Parenting from the Teen Perspective
I want to share what I experienced the last two weeks. As I spoke to students last week the subject of parents kept coming up. Two groups independently wanted to address the topic and so we did. As we talked I realized that the students needed to get this out, so we continued the discussion this week.
The topic of parents is not an easy one to address. As a new parent myself I have already made many mistakes and had to apologize even to my 3 year old about my inability as a parent (specifically, getting angry over nothing and not handling things correctly). As I sought to help these students vent their frustrations, I hoped to help focus them as well on what would be helpful for them to know about dealing with parents.
Here are the questions that I used to help lead the discussion:
What is your purpose in life?
What is your parents purpose for your life?
What things are your parents doing to help you succeed?
What about things that are in the way of you succeeding?

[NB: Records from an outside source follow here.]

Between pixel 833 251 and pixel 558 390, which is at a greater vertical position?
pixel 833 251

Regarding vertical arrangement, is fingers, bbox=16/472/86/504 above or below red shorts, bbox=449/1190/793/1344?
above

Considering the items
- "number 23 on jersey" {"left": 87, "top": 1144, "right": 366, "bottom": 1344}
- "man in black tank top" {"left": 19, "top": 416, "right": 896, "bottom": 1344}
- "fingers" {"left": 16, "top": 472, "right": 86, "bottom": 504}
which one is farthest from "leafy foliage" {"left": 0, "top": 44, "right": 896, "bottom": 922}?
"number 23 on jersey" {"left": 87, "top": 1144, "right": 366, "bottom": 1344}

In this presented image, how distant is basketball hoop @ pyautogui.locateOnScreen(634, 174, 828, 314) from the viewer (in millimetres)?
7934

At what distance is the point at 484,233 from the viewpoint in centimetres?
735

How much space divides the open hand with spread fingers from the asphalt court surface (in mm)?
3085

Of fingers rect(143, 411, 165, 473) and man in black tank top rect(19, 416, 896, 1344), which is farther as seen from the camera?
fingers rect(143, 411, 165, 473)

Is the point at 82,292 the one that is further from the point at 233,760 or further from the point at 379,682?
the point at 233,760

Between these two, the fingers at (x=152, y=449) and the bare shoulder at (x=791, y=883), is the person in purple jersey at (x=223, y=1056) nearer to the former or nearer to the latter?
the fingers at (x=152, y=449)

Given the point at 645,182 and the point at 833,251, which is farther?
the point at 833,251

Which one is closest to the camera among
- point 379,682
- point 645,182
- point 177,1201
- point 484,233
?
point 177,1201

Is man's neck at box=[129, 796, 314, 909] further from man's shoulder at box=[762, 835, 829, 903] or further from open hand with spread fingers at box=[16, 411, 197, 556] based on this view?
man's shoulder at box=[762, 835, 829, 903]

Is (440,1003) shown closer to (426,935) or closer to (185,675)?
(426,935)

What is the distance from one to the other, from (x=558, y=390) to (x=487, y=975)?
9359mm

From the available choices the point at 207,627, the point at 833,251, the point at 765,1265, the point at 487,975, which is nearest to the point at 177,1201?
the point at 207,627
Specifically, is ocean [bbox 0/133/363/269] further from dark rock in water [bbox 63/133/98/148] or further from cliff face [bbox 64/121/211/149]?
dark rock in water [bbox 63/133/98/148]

What would you do differently than your parents have done?
How do you deal with not being able to control your parents?
What can you learn from situations you are in with your parents?
In order to not make this too long I will hit the highlights.
The first thing I noticed was that about half of the students have at least an idea of what their “purpose” is. All I wanted them to do was think about the possibility of a purpose for their life and several had. The sad thing was almost all of those said their parents had a different plan for their life than what they were thinking and that the ones that couldn’t verbalize a purpose did know what their parents plan was. Don’t get me wrong this isn’t all bad. I think it is great for these parents to let their kids know their expectations. The problem is, the fact that teens didn’t know what they wanted to do themselves says to me that parents don’t ask that either, they just tell what they want.
Secondly, almost all of the students could come up with ideas for what they would do different from their parents. The problem is that most of them will not follow through. Why is that? I believe because they don’t think they really can or don’t see any reason to (goes back to the purpose question.) They will do what many of us do and fall back into what we know. So how do we change that? Teen Lifeline is hoping that these groups and in the future working with parents will stop the cycle of bad parenting and start helping the next generations know how to parent well.
Finally, I have a question. How do we balance the fact that teens are immature but yet need to grow up? I believe this balance is possible by having a mix of boundaries and responsibilities that teenagers know and accept. This is complicated when you have multiple teens and the boundaries and responsibilities needs to be different for each one. That is why it is up to the parents and why Teen Lifeline is looking for ways to help equip parents to have the tools they need to find that right balance.
As I have been doing these groups about parents I have also been reading a good book about parenting. It is called The Space Between by Walt Mueler. Take the time to find it at a store or on Amazon.com and then read it or something like it. It will help you be a better parent and may even help your kids be better teenagers. Allowing you both to Live Life Better.